In this patch, the maximum number of query that can do prepare can be set to autoprepare_limit.
However, is it good in this? I think that I can assume the scene in the following.
- Application side user: To elicit the performance, they want to specify the number of prepared
query.
- Operation side user: To prevent the memory from overflowing, they want to set the maximum value
of the memory utilization.
Therefore, I propose to add the parameter to specify the maximum memory utilization.

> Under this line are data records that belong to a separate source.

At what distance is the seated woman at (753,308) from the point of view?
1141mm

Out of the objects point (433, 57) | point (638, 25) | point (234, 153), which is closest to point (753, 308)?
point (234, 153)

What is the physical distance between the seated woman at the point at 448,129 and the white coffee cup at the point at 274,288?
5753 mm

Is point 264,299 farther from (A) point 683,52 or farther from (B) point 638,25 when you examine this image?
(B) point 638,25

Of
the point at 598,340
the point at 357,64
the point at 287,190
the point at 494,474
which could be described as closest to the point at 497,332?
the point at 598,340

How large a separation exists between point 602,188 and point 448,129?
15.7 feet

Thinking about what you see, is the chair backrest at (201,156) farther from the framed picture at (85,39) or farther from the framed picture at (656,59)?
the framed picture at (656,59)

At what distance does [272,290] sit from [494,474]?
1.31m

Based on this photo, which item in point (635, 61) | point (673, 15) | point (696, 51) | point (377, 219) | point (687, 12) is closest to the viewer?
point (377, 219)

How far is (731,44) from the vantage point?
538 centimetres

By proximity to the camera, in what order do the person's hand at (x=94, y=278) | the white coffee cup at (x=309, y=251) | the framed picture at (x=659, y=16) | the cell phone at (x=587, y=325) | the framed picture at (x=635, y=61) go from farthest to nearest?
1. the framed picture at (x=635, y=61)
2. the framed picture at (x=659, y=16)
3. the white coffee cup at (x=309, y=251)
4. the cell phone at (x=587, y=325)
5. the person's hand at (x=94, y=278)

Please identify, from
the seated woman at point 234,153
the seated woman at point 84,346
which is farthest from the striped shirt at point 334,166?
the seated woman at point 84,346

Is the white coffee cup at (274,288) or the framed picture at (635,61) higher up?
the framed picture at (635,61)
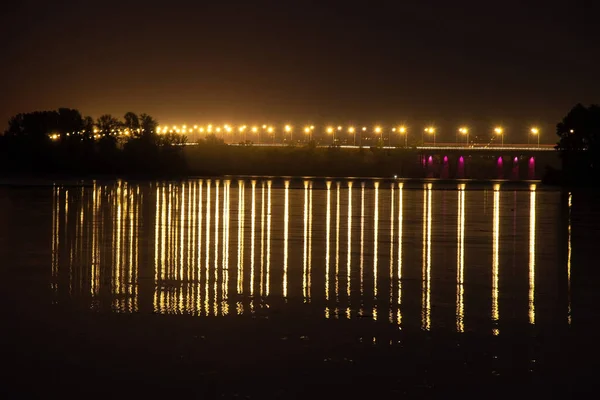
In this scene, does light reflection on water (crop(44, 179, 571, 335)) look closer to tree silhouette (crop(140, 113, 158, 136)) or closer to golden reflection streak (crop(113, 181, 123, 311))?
golden reflection streak (crop(113, 181, 123, 311))

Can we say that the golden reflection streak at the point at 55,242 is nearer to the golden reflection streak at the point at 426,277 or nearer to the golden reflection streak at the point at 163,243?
A: the golden reflection streak at the point at 163,243

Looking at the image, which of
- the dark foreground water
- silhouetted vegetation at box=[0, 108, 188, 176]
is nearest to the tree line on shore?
silhouetted vegetation at box=[0, 108, 188, 176]

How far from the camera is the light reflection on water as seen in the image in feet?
46.3

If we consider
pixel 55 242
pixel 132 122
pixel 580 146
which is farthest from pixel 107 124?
pixel 55 242

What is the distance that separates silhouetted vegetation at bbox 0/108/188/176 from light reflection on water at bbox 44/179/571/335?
82940 mm

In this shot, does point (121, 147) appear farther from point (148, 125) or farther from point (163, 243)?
point (163, 243)

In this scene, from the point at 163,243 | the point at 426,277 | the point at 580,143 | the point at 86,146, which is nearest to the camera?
the point at 426,277

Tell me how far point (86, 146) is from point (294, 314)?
387 ft

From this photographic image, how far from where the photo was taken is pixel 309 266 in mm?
19328

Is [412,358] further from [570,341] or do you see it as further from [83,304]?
[83,304]

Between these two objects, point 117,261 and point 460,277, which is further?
point 117,261

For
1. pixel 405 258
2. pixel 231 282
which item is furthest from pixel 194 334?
pixel 405 258

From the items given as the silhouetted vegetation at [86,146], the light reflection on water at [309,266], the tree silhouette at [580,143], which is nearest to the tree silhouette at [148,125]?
the silhouetted vegetation at [86,146]

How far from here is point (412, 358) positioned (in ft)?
35.1
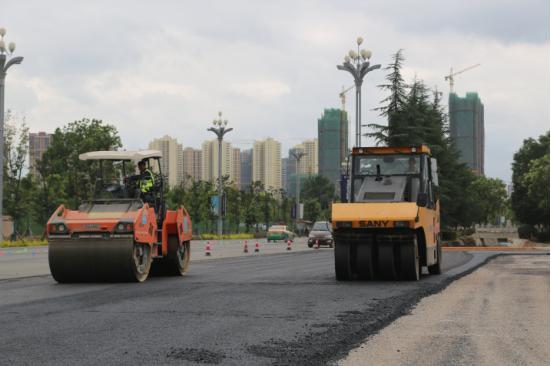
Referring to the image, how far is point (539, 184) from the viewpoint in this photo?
66688 millimetres

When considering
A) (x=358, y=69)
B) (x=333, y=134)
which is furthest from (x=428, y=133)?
(x=333, y=134)

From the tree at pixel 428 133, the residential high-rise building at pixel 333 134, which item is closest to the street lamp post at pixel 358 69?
the tree at pixel 428 133

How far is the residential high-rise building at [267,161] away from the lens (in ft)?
593

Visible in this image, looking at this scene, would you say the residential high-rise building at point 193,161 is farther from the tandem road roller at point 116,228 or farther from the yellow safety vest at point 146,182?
the yellow safety vest at point 146,182

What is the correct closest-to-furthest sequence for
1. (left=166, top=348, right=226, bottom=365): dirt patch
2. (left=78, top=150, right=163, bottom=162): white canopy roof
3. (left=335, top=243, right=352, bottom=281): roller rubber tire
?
(left=166, top=348, right=226, bottom=365): dirt patch < (left=78, top=150, right=163, bottom=162): white canopy roof < (left=335, top=243, right=352, bottom=281): roller rubber tire

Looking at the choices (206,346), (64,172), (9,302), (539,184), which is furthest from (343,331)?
(539,184)

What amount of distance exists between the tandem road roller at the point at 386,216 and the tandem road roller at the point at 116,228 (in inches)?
154

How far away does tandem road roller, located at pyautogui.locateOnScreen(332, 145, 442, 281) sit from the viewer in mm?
17125

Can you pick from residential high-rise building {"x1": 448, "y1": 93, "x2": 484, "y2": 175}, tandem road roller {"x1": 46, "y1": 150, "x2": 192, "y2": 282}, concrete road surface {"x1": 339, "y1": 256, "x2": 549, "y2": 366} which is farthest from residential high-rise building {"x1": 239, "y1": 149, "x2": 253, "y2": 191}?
concrete road surface {"x1": 339, "y1": 256, "x2": 549, "y2": 366}

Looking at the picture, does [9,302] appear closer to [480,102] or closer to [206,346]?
[206,346]

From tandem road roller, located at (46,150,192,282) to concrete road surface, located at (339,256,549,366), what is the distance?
611cm

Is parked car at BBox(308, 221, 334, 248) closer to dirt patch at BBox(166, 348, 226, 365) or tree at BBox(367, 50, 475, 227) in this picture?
tree at BBox(367, 50, 475, 227)

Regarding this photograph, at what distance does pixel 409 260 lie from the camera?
685 inches

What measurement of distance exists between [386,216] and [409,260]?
47.0 inches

3. I confirmed the transition of the amount of the memory when it tried to prepare query
of the number that exceeded the value specified for autoprepare_limit.
[autoprepare_limit=1 and execute 10 different queries]
    plan cache context: 1032 used
    plan cache context: 39832 used
    plan cache context: 78552 used
    plan cache context: 117272 used
    plan cache context: 155952 used
    plan cache context: 194632 used
    plan cache context: 233312 used
    plan cache context: 272032 used
    plan cache context: 310712 used
    plan cache context: 349392 used
    plan cache context: 388072 used

I feel the doubt in an increase of the memory utilization when I execute a lot of
query though cached query is one (autoprepare_limit=1).
This behavior is correct?

Best regards, Yamaji

Re: [HACKERS] Cached plans and statement generalization

From
Konstantin Knizhnik
Date:
Hi Yamaji,


On 31.07.2018 12:12, Yamaji, Ryo wrote:
>> -----Original Message-----
>> From: Konstantin Knizhnik [mailto:k.knizhnik@postgrespro.ru]
>> Sent: Friday, January 12, 2018 9:53 PM
>> To: Thomas Munro <thomas.munro@enterprisedb.com>; Stephen Frost
>> <sfrost@snowman.net>
>> Cc: Michael Paquier <michael.paquier@gmail.com>; PostgreSQL mailing
>> lists <pgsql-hackers@postgresql.org>; Tsunakawa, Takayuki/綱川 貴之
>> <tsunakawa.takay@jp.fujitsu.com>
>> Subject: Re: [HACKERS] Cached plans and statement generalization
>>
>> Thank you very much for reporting the problem.
>> Rebased version of the patch is attached.
> Hi Konstantin.
>
> I think that this patch excel very much. Because the customer of our
> company has the demand that migrates from other DB to PostgreSQL, and
> the problem to have to modify the application program to do prepare in
> that case occurs. It is possible to solve it by the problem's using this
> patch. I want to be helping this patch to be committed. Will you participate
> in the following CF?

This patch will be included in next release of PgPro EE.
Concerning next commit fest - I am not sure.
At previous commitfest it was returned with feedback that it "has 
received no review or comments since last May".
May be your review will help to change this situation.


>
> To review this patch, I verified it. The verified environment is
> PostgreSQL 11beta2. It is necessary to add "executor/spi.h" and "jit/jit.h"
> to postgres.c of the patch by the updating of PostgreSQL. Please rebase.
>
> 1. I confirmed the influence on the performance by having applied this patch.
> The result showed the tendency similar to Konstantin.
> -s:100    -c:8    -t: 10000    read-only
> simple:                    20251 TPS
> prepare:                29502 TPS
> simple(autoprepare):            28001 TPS
>
> 2. I confirmed the influence on the memory utilization by the length of query that did
> autoprepare. Short queries have 1 constant. Long queries have 100 constants.
> This result was shown that preparing long query used the memory more.
> before prepare:plan cache context: 1032 used
> prepare 10 short query statement:plan cache context: 15664 used
> prepare 10 long query statement:plan cache context: 558032 used
>
> In this patch, the maximum number of query that can do prepare can be set to autoprepare_limit.
> However, is it good in this? I think that I can assume the scene in the following.
> - Application side user: To elicit the performance, they want to specify the number of prepared
> query.
> - Operation side user: To prevent the memory from overflowing, they want to set the maximum value
> of the memory utilization.
> Therefore, I propose to add the parameter to specify the maximum memory utilization.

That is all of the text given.